Irish language deal could be fudge-flavoured so that both sides can swallow it
After a year of saying no to an Irish Language Act, and a very loud and definitive no at that, speculation is mounting that the DUP could be preparing to say yes.
Well, yes to some form of legislation that may well stretch its grassroots members and voters. The Irish language remains the major stumbling block to signing off a deal to see Stormont up and running very soon.
So after taking such a stern stance on the issue for so long, is Arlene Foster now preparing to eat her words and "feed the crocodile"?
Taken at face value, the positions of Sinn Fein and the DUP are irreconcilable. Mary Lou McDonald's party has insisted on a standalone Irish Language Act which Mrs Foster has ruled out in no uncertain terms.
But a fudge that would give both cover has long been under consideration, with civil servants reportedly tasked with drawing up several possible concoctions which would enable the leaders of both parties to save face.
Speculation at Stormont yesterday centred on the possibility of three separate Bills on the Irish language, Ulster-Scots and Culture and Respect. They would be brought separately to the Assembly but would later be fused into one Act. Sinn Fein could argue that it had bagged a win on its red line issue. The DUP could maintain it was a hybrid Cultural Act.
The problem for the DUP leadership is that the camouflage hasn't so far convinced the wider unionist community.
There is no great passion in loyalist areas for extra measures for Ulster-Scots. Indeed, a founding member of the DUP, Wallace Thompson, last year said he viewed it as a dialect and didn't equate it with the Irish language.
A more effective sweetener for the unionist community in any legislation would focus on the Orange Order. Perhaps the deal will include a financial package tailored at Orange culture.
Conradh na Gaeilge has costed an Irish Language Act for Northern Ireland at £19 million over five years, although unionists claim this is a major under-estimation. The Irish language organisation has cited the cost of establishing and running a translation unit, responsible for translating official documents, to be £100,000 for initial set-up and £500,000 per year after that.

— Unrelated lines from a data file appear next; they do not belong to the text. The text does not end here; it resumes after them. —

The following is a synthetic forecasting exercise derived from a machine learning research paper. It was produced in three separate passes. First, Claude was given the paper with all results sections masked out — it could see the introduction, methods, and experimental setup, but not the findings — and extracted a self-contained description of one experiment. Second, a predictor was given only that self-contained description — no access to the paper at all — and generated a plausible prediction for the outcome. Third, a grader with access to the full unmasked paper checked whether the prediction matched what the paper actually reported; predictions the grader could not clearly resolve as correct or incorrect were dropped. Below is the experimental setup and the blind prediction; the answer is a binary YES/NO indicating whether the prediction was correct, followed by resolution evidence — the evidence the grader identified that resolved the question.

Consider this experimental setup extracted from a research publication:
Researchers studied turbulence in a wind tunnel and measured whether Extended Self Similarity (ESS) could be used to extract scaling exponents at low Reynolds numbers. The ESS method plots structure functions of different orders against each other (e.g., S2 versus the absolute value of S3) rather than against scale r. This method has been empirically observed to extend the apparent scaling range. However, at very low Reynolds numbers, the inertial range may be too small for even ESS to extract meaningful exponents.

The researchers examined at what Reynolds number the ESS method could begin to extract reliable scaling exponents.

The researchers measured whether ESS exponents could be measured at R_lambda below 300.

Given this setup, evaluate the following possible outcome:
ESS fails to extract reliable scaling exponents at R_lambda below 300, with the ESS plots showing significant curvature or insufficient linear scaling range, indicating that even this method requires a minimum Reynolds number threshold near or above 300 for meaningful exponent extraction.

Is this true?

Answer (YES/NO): YES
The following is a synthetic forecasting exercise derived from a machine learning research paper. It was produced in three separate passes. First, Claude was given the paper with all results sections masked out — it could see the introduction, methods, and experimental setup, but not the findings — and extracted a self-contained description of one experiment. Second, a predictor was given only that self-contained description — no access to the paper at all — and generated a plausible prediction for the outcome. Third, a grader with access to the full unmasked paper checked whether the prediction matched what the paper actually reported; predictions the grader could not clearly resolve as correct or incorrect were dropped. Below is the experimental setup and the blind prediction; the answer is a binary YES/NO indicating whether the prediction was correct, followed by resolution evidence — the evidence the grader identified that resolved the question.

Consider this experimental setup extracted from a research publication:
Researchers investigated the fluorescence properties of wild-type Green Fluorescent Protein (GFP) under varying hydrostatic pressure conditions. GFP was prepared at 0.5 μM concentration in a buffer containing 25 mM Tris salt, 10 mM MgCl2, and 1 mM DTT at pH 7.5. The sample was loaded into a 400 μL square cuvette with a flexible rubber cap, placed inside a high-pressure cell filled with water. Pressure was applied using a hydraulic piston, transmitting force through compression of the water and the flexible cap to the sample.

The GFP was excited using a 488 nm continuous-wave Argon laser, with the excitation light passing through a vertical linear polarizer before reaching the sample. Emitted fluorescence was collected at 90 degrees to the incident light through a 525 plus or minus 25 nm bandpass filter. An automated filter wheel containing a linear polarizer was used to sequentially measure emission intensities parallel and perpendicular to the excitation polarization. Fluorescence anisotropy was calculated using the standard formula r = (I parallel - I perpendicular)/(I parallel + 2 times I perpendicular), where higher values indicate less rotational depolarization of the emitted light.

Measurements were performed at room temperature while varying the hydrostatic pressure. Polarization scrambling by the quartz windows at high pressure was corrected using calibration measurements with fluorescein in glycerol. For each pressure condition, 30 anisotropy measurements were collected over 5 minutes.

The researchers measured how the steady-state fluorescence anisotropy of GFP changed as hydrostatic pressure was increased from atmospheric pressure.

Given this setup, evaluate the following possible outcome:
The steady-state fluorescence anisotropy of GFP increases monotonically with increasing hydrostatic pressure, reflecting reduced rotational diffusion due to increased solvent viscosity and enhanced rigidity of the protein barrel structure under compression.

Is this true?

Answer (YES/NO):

But the key question centres on how comprehensive the proposed legislation at the heart of the Sinn Fein-DUP deal is likely to be. Will it apply solely to Irish, or be more of what one Stormont insider calls "a mish-mash" which puts that language on an equal footing with Ulster-Scots?
The role of a commissioner is the most vital component.
Will they have judicial powers - like the Welsh equivalent does - or advisory powers as in Scotland? The former would see the appointment of a figure with powers to order government departments and public bodies to take certain actions. The latter would entail a more toothless commissioner with the power only to make recommendations.
The fear of Irish language street signs popping up in loyalist areas is unlikely to be realised. Councils currently introduce such signage only if a majority of residents support it.
But, regardless, any extra funding for the Irish language will remain highly controversial in our divided community.
Many grassroots unionists see it as unnecessary and argue that the money would be far better spent on health and education, while for nationalists the issue has become increasingly central to recognising their identity.